Mr. Sanada uses the haze reduction function the most out of the functions provided by the software. “Cells are shown with different clarity depending on where the fluorescence hits, so it is an essential function to eliminate fluorescence blurring. While we had so much trouble getting the target in focus when we were using a confocal microscope, this has become an easy task ever since we started using the BZ Series.”
It is essential to maintain a non-contaminated state as much as possible when observing live cells. With that in mind, Mr. Sanada explains, “The BZ Series does not need a darkroom and is small enough to have inside the laboratory, which makes it a convenient microscope to observe prepared specimens right away with,” as an advantage of the microscope.
Additionally, for clear observation of cells, a confocal microscope needs oil immersion, which tended to distort the specimen image due to the oil when the magnification was changed. Mr. Sanada points out, “The BZ Series almost never needs oil immersion, which is a great advantage.”

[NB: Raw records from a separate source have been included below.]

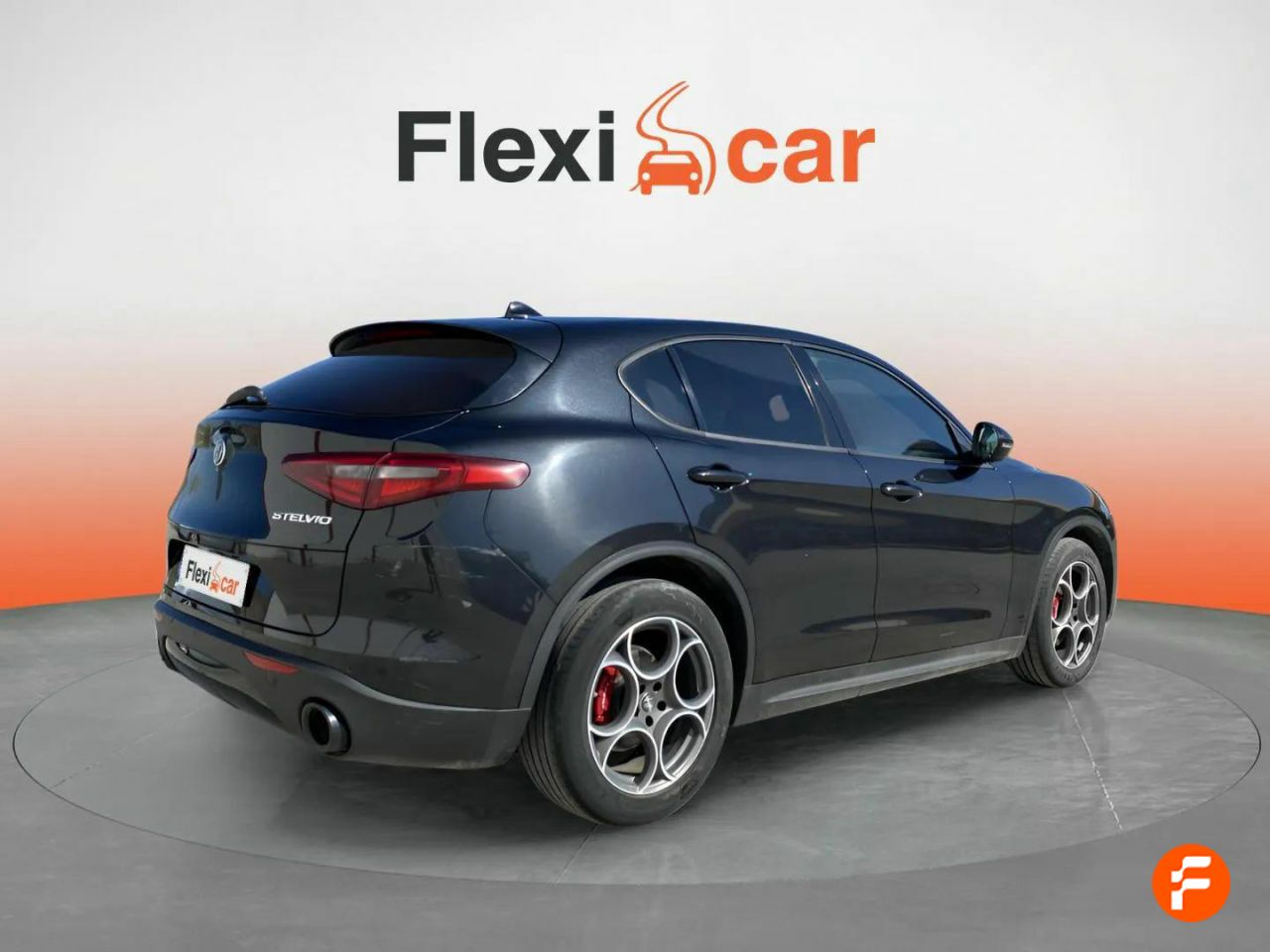 Foto Alfa Romeo Stelvio 9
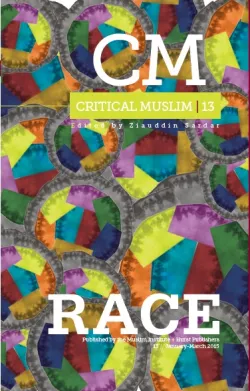Race issue cover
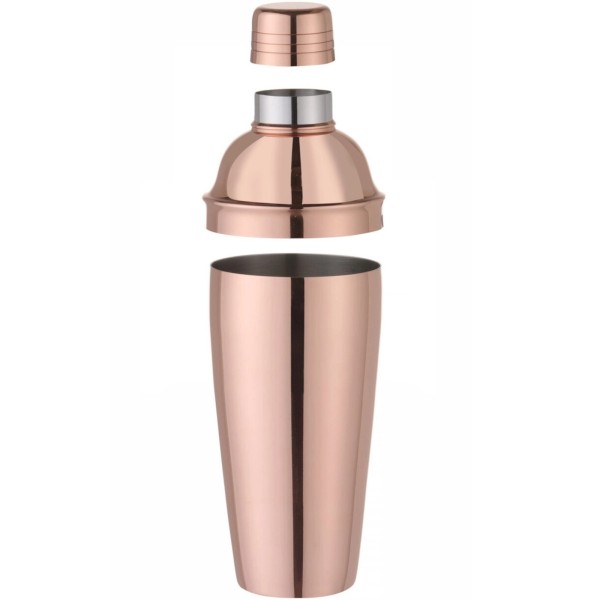 Shaker barmański Bar Up Cobbler (0.8 l)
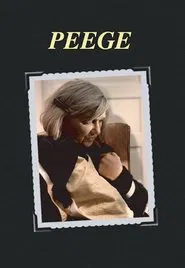 Peege movie poster
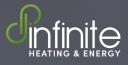Infinite Heating and Energy Limited logo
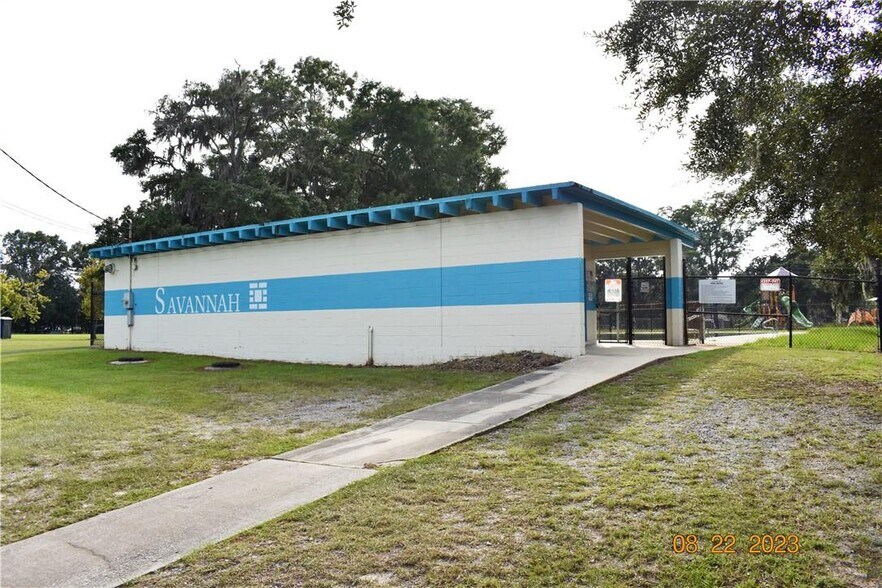 0 Dixon St, Savannah, GA à vendre - Photo du bâtiment - Image 2 de 6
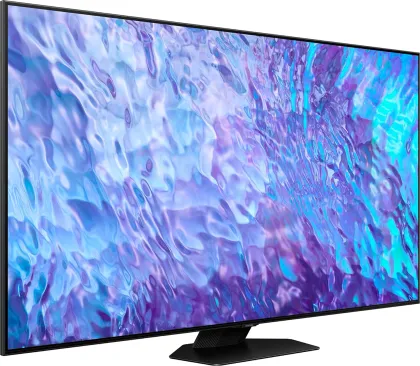 Samsung Q80C 98 inch Ultra HD 4K Smart QLED TV (QA98Q80C)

In addition to EPC research, Mr. Sanada also studies the effect of periostin, a protein that plays a part in bone regeneration, on blood vessels. He says that he does cancer proliferation inhibition experiments in this research and that the BZ Series’ measurement function is useful in measuring the cancer-infiltrated area.
Aside from Dr. Takeda’s Brain Group and Mr. Sanada’s Cardiovascular Group, Dr. Morishita’s laboratory also covers molecular treatment, kidney, arteriosclerosis, oligonucleotide therapeutics, bone, and antiaging research as part of its active engagement in joint research with the industrial sector for the realization of gene therapy. Dr. Morishita seeks to promote the laboratory’s contribution to medical worksites through a systemic approach to gene therapy and by developing research from a wide variety of viewpoints.
Dr. Morishita’s philosophy flows throughout the laboratory: “To quickly deliver research results that benefit patients.” Every group is focused on efforts to accelerate and streamline research with the attitude of “being quick to work on anything new.”
The BZ Series is favored by such researchers, and not only is it frequently used, it has become an essential tool for innovative discoveries. This KEYENCE microscope supports cutting-edge research in gene therapy through quick and efficient magnified observation.
(As of October 2008)
<General knowledge> Gene therapy
Gene therapy is designed to introduce normal genetic material into the body to repair cells and thereby treat congenital diseases and other diseases that develop due to gene alterations. Traditionally, viral vectors were used in research, but now plasmids are considered as a safer alternative to introduce genetic materials into the body. More recently, gene therapy is increasingly researched for its adaptation to acquired diseases such as adult lifestyle-related diseases.